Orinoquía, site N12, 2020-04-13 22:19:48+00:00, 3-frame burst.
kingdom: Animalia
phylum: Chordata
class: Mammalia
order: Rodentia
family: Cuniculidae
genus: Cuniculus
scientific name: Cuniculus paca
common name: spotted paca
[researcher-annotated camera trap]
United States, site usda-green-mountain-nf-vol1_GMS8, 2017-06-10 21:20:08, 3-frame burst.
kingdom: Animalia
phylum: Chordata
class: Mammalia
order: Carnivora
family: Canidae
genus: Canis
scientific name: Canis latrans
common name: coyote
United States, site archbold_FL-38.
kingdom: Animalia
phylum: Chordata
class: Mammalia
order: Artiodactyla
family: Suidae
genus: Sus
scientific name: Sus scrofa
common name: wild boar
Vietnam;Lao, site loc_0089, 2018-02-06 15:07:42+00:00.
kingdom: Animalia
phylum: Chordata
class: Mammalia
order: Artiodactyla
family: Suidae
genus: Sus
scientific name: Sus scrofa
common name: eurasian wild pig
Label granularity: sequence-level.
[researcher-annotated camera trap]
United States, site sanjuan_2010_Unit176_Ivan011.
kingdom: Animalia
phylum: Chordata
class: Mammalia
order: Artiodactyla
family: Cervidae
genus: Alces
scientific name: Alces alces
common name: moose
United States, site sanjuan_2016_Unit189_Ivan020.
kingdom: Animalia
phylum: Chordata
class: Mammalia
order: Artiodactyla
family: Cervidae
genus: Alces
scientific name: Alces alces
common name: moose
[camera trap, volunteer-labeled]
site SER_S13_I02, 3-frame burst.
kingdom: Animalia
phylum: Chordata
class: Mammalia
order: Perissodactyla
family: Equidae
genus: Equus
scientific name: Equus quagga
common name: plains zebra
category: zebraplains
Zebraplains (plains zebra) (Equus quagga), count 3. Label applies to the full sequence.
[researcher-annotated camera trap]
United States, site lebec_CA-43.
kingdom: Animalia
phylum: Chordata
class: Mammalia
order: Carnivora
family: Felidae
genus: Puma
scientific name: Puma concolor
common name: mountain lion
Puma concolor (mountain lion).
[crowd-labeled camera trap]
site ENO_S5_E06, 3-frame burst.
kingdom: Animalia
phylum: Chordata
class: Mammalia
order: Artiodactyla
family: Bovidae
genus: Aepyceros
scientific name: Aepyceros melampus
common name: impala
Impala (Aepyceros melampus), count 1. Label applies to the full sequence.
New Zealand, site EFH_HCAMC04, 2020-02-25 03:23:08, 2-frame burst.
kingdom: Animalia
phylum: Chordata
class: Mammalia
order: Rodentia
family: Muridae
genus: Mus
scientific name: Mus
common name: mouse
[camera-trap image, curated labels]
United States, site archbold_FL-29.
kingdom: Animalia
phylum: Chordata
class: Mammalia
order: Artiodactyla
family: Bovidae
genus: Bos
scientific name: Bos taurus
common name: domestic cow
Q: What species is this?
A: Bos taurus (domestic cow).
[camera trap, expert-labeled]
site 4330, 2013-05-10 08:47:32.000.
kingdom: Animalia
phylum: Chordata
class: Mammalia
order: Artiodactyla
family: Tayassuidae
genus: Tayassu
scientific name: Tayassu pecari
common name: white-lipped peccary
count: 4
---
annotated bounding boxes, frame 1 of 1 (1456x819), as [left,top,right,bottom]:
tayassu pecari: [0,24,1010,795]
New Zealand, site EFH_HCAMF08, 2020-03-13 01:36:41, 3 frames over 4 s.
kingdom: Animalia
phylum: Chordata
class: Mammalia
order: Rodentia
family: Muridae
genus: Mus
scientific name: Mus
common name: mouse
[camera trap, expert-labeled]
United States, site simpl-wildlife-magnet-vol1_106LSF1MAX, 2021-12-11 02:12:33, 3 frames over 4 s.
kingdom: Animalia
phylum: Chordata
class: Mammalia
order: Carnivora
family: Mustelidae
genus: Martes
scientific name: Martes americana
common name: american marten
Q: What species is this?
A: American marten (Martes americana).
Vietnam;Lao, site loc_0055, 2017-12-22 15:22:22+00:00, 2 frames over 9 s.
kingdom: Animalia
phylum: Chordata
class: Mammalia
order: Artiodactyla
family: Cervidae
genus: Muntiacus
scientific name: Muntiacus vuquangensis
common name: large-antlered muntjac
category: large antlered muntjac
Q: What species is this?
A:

· · · · ·

#### About this task:
Please state how many lines in the listing contain the string "labeled", and give nothing besides that number.

#### Finished exercise:
4